Hemodynamic effects of clonidine in two contrasting models of autonomic failure: multiple system atrophy and pure autonomic failure.

We assessed the effects of clonidine on blood pressure (BP) and heart rate (HR) in multiple system atrophy (MSA), where the autonomic nervous system lesion site is preganglionic, and in pure autonomic failure (PAF), where it is postganglionic. In normal subjects, intravenous infusion of the selective alpha2-adrenoceptor agonist clonidine reduces BP and plasma noradrenaline (NA) levels by means of central alpha2-adrenoceptor action, as well as inducing growth hormone (GH) release. Clonidine-induced GH release is impaired in MSA but spared in PAF. However, the hemodynamic effects of clonidine have not been studied extensively in these disorders. We examined intravenous clonidine test results (performed in our autonomic laboratories using the London Autonomic Units protocol) in 58 patients: 39 with probable MSA and 19 with PAF. Systolic BP (SBP), diastolic BP (DBP), HR, and NA levels were measured supine at baseline and for up to 60 minutes after clonidine. Clonidine resulted in a significant BP fall in MSA patients, which occurred earlier (within 15 minutes of clonidine) and to a greater extent than seen in PAF patients.

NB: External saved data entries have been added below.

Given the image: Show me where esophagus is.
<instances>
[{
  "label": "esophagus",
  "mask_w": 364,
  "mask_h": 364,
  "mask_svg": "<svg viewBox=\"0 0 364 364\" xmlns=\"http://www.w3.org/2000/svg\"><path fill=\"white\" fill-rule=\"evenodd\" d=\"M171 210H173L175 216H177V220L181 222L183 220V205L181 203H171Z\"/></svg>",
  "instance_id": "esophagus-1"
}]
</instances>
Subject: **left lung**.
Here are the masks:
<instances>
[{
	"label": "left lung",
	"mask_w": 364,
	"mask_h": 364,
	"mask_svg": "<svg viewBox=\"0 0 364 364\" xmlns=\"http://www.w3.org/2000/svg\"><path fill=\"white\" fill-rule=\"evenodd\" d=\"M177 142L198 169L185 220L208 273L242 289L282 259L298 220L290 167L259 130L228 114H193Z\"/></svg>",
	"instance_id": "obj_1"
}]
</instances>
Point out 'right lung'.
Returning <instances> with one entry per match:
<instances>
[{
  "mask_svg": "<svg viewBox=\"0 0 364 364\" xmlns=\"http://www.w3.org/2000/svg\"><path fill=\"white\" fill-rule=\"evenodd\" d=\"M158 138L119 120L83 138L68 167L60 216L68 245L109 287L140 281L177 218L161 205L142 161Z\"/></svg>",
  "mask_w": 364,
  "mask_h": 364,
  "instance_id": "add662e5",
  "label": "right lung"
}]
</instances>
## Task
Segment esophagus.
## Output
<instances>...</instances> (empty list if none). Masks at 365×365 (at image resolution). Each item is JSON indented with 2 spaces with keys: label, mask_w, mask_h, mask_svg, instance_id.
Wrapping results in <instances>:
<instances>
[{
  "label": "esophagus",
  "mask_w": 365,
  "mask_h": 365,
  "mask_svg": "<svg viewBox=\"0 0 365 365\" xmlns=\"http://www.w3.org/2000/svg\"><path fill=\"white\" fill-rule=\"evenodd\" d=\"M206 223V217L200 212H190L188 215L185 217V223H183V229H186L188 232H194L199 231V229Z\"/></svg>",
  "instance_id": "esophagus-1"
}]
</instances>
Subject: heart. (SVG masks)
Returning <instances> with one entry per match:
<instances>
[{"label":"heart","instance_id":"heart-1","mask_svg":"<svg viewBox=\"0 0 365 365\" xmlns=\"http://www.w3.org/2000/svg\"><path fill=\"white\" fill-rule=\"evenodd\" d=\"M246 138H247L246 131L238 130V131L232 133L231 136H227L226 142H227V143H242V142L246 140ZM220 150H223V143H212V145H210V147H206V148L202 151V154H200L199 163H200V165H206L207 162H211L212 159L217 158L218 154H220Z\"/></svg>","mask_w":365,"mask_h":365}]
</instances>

MSA and PAF patients showed reduction in HR after clonidine administration, although this finding was significantly greater in MSA than in PAF patients. NA levels decreased significantly after clonidine administration in both groups. Although basal NA levels were lower in PAF than in MSA patients, there was no difference in NA reduction relative to baseline between groups. MSA patients showed significant negative correlation between basal NA levels and BP response to clonidine. Clonidine infusion reduces BP and HR in both MSA and PAF groups but to a greater extent in MSA patients. The greater vasodepressor action of clonidine in MSA patients suggests that there is partial preservation of brainstem sympathetic outflow pathways in MSA and may reflect its action at sites in the brainstem and spinal cord that were in part functionally preserved in MSA. Despite similar degrees of NA reduction after clonidine administration, the vasodepressor effect of clonidine was attenuated in PAF compared with MSA patients. This attenuation in PAF patients may reflect greater peripheral alpha2-adrenoceptor denervation supersensitivity due to the postganglionic lesion site. These BP differences, thus, may reflect the underlying lesion site in MSA and PAF, and the hemodynamic data after clonidine infusion may help differentiate these conditions.